-- START PROVIDED TEXT --

Seamus Deane’s contribution on Ireland in 19th century French discourse displays a wonderful grasp of the culture in both countries where Catholicism was claimed as a shared heritage, as was republicanism, although the latter was imagined very differently in France, where it retained what Deane refers to as “a settled animus towards Catholicism”. Focusing on how the Catholic thinkers Lamennais, Lacordaire and Montalembert, all huge admirers of Daniel O’Connell, were horrified by the sacking of the Parisian church of St Germain by a republican mob in 1831, Deane reveals how certain French intellectuals argued that if Europe was to survive, it needed to rediscover “a real belief in actual Christianity”. Unsurprisingly, this project did not succeed and a dejected Lamennais decided to leave the religious order to which he was attached. Like the imprisoned Irish republican John Mitchel, he ended up as an outsider without a uniform, because “there was no role or place for him in this world that would allow him to wear the clothes of a Christian”.
Driven by sentiment
Roger Chauviré’s arrival to take up the chair of French at UCD in February 1919 could not have been better timed for someone with his strong academic interest in theories of political power and how republics operate. The Ireland that would become his home for the next 30 years was an ideal case study, as the new state struggled to emerge from the ashes of the War of Independence and the Civil War. Chauviré published two novels that were set in Ireland, as well as a guide and a history of the country in French. Phyllis Gaffney underlines his even-handed treatment of the role played by the British in Irish history and his intuitive understanding that Irish nationalists were driven more by sentiment and poetry than by logic.

-- END PROVIDED TEXT --
-- START PROVIDED RECORDS --

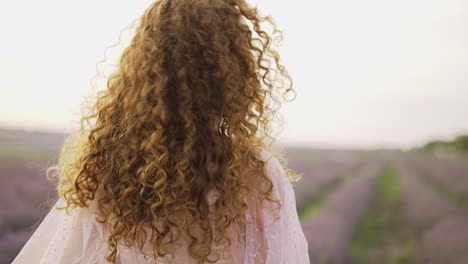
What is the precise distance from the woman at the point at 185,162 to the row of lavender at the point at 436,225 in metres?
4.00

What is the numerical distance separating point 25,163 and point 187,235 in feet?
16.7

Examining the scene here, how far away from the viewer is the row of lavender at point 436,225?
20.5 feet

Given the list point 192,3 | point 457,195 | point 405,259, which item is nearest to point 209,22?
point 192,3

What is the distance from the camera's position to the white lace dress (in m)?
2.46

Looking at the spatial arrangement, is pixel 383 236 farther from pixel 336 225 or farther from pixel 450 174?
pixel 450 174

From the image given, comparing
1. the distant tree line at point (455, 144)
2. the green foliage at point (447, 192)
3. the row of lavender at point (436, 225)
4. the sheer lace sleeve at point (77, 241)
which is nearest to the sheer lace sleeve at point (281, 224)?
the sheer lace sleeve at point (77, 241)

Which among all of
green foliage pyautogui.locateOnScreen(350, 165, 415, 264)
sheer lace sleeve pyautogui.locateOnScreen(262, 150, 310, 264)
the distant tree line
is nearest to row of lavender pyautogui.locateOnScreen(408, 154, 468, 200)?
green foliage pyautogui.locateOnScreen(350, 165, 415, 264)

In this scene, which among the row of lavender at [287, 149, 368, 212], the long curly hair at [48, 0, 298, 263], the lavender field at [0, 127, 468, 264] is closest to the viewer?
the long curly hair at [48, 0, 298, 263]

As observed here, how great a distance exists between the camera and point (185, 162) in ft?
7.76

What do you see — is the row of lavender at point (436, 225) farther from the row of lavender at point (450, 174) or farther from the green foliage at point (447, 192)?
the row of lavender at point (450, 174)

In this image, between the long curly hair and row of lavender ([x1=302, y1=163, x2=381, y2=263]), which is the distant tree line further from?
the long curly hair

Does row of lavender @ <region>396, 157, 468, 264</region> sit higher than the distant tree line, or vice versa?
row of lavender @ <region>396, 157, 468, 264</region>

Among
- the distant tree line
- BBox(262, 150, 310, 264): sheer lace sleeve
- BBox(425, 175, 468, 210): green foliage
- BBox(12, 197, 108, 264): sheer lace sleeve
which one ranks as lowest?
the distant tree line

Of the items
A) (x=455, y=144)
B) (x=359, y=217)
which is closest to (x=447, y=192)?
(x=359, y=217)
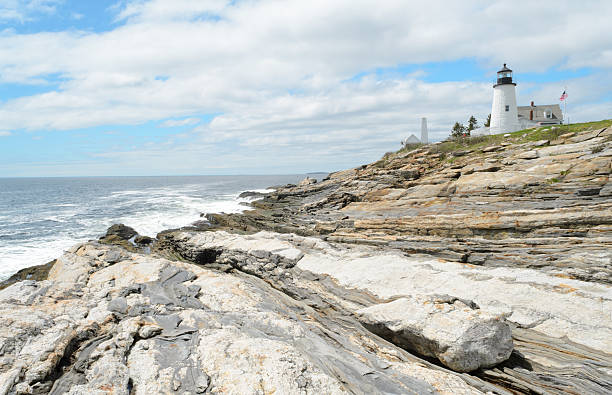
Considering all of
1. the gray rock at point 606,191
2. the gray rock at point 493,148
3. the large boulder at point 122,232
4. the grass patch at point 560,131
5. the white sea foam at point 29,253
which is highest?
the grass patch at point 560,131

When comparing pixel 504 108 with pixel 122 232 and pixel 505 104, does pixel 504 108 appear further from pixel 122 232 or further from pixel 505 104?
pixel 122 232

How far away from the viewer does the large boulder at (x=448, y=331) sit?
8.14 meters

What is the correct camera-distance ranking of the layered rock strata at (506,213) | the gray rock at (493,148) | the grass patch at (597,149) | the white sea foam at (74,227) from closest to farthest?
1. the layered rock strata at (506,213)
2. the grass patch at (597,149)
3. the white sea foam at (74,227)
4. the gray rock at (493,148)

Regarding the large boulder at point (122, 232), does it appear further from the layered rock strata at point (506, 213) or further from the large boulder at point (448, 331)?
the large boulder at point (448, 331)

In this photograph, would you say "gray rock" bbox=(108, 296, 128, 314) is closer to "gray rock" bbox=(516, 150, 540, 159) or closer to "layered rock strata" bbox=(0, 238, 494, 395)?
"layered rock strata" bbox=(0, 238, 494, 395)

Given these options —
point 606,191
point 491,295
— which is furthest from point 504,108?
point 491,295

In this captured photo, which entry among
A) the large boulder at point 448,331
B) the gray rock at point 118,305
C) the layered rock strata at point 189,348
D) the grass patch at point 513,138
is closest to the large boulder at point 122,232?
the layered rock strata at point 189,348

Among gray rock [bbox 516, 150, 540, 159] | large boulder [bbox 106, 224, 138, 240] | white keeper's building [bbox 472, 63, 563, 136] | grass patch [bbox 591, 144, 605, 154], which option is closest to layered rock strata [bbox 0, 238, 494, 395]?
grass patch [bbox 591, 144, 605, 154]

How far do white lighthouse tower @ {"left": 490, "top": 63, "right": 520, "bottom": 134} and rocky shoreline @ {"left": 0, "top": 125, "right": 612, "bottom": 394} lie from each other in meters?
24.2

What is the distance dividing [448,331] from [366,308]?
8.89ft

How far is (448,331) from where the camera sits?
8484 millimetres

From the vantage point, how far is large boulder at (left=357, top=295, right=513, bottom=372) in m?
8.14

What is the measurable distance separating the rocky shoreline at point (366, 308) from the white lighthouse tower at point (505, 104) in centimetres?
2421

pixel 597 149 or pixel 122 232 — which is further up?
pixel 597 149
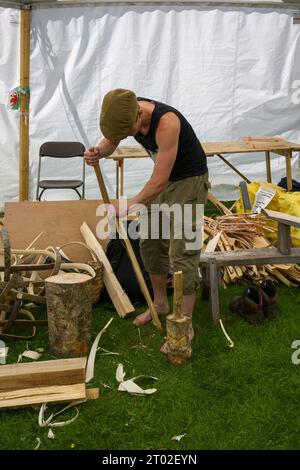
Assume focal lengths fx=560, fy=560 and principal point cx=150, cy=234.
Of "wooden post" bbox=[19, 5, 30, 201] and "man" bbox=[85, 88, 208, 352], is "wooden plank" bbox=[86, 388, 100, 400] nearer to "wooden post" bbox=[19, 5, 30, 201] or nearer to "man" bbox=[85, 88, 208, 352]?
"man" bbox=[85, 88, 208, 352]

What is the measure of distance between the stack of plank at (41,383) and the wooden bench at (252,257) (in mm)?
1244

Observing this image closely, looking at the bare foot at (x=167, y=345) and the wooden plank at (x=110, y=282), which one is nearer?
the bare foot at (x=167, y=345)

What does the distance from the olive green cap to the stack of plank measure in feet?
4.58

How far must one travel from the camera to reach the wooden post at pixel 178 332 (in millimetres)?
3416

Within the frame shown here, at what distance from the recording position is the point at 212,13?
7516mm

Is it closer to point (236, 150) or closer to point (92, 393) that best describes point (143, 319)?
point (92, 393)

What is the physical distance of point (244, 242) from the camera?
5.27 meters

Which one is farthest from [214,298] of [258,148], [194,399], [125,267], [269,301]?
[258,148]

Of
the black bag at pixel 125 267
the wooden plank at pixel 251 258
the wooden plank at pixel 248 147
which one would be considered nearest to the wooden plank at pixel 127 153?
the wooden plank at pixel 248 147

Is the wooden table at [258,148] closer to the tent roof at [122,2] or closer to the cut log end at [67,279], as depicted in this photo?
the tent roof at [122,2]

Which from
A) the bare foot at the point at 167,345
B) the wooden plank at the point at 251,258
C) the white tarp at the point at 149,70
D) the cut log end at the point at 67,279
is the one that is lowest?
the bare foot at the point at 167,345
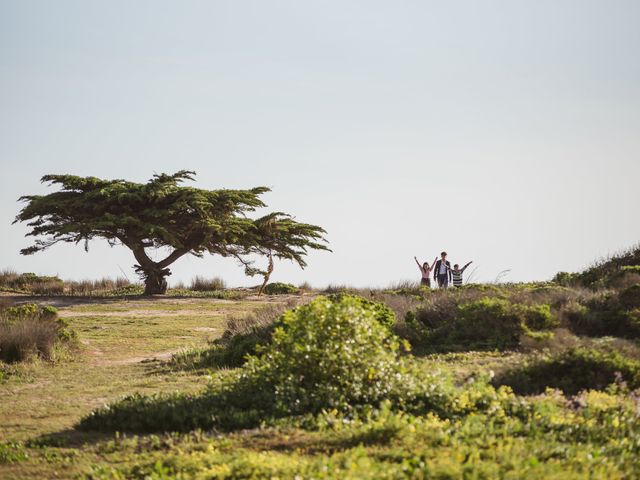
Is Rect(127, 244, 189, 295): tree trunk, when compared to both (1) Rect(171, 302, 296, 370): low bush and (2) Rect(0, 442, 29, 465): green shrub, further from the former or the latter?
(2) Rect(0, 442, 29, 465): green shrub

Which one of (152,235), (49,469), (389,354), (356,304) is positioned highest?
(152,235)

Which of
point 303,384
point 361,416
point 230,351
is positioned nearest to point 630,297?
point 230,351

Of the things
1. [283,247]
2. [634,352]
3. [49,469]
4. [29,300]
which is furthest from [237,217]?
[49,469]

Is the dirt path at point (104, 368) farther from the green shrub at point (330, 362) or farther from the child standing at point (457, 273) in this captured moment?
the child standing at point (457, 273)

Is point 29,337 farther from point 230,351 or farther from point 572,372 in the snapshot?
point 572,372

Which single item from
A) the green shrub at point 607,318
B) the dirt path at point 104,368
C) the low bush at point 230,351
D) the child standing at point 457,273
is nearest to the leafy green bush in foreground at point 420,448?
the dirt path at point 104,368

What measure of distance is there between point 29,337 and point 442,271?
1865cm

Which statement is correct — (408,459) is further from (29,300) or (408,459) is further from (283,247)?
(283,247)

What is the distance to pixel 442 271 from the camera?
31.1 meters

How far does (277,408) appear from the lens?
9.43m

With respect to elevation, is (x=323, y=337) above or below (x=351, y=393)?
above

-- END PROVIDED RECORDS --
-- START PROVIDED RECORDS --

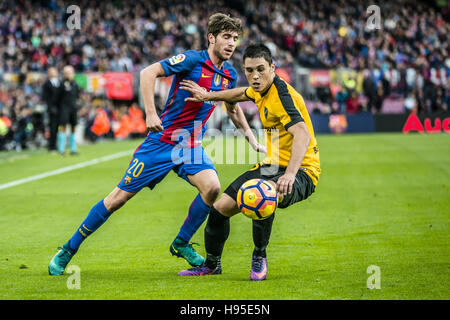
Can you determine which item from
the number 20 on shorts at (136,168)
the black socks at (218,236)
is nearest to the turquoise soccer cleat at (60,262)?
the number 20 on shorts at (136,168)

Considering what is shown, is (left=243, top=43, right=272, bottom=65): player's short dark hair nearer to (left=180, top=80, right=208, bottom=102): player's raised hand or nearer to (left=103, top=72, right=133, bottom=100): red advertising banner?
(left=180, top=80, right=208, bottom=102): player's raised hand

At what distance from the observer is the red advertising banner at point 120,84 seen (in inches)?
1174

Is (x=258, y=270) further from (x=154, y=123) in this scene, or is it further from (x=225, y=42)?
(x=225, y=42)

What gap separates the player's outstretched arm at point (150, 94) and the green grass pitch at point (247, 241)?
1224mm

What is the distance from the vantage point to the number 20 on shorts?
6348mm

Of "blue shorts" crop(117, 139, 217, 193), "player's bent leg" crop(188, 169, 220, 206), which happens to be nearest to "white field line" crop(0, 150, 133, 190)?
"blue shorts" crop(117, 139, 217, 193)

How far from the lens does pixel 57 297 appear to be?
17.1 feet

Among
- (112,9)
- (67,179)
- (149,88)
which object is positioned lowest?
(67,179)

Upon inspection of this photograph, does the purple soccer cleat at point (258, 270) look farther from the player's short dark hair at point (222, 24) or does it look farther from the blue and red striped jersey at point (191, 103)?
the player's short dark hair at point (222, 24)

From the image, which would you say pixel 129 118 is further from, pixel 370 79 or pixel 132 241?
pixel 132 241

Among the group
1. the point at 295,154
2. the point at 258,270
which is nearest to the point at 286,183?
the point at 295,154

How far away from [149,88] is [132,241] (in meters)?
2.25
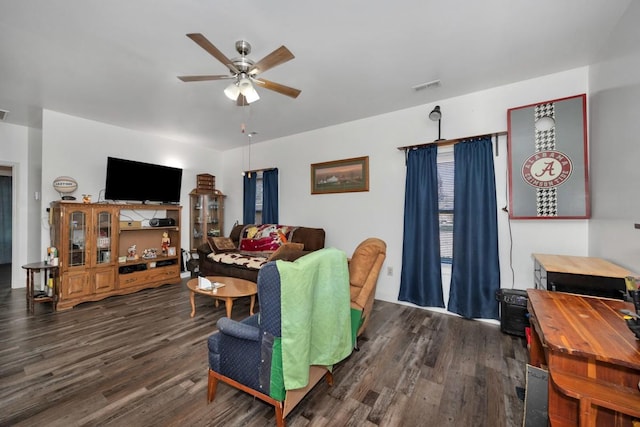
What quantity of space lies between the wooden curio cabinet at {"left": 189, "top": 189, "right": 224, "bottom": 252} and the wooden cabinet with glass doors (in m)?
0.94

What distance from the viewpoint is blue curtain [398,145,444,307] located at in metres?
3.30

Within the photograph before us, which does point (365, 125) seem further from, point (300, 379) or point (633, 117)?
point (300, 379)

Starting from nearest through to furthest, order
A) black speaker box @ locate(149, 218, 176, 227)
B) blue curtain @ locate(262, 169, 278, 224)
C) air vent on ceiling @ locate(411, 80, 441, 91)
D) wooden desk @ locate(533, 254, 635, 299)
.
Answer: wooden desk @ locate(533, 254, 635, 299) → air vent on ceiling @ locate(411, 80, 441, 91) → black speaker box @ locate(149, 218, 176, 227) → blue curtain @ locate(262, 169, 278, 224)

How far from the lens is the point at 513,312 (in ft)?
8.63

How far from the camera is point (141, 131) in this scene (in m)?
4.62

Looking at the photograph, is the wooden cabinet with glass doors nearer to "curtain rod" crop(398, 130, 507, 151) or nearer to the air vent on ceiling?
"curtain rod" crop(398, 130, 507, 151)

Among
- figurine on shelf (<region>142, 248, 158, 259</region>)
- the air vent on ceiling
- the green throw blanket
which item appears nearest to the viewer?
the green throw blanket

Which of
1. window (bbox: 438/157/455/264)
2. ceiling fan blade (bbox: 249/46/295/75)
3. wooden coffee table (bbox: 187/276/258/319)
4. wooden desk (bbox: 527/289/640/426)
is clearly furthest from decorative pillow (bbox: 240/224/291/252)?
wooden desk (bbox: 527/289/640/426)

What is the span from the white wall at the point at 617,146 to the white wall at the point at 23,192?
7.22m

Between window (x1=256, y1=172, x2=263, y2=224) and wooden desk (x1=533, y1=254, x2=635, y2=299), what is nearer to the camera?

-- END PROVIDED RECORDS --

### WRITTEN REQUEST A
According to the passage on Ireland and France, in what month and year did Roger Chauviré arrive to take up the chair of French at UCD?
### WRITTEN REQUEST B
Extend the passage on Ireland and France, starting right after its final sentence.

### EXERCISE OUTPUT A
February 1919

### EXERCISE OUTPUT B
Pierre Joannon’s second chapter, on Ludovic Naudeau’s journalism about Ireland during the War of Independence, is another original contribution. Sympathetically disposed towards the natives’ desire for freedom, Naudeau noted that Dublin’s elegant facades, prominent statues and broad streets were “a little too English”. Painted murals extolling the benefits of Bovril, Lipton’s tea and Fry’s Cocoa gave him the impression of being in London. On the other hand, he saw the extent to which Belfast was a city completely integrated with London and the empire, “the exact antithesis of a nationalist and agricultural Ireland in thrall to the mirage of economic and intellectual self-sufficiency”.
In the wake of Britain’s proposed departure from the EU, the Belfast-Dublin divide highlighted by Naudeau is even more relevant with regard to the relationship the two parts of the island wish to maintain with our largest neighbour.
This attractively packaged tome from Four Courts Press reinforces the myriad connections that characterise the special relationship between France and Ireland. In a post-Brexit scenario, our centuries-old entente cordiale may well play an increasingly vital role in safeguarding the common interests of both countries.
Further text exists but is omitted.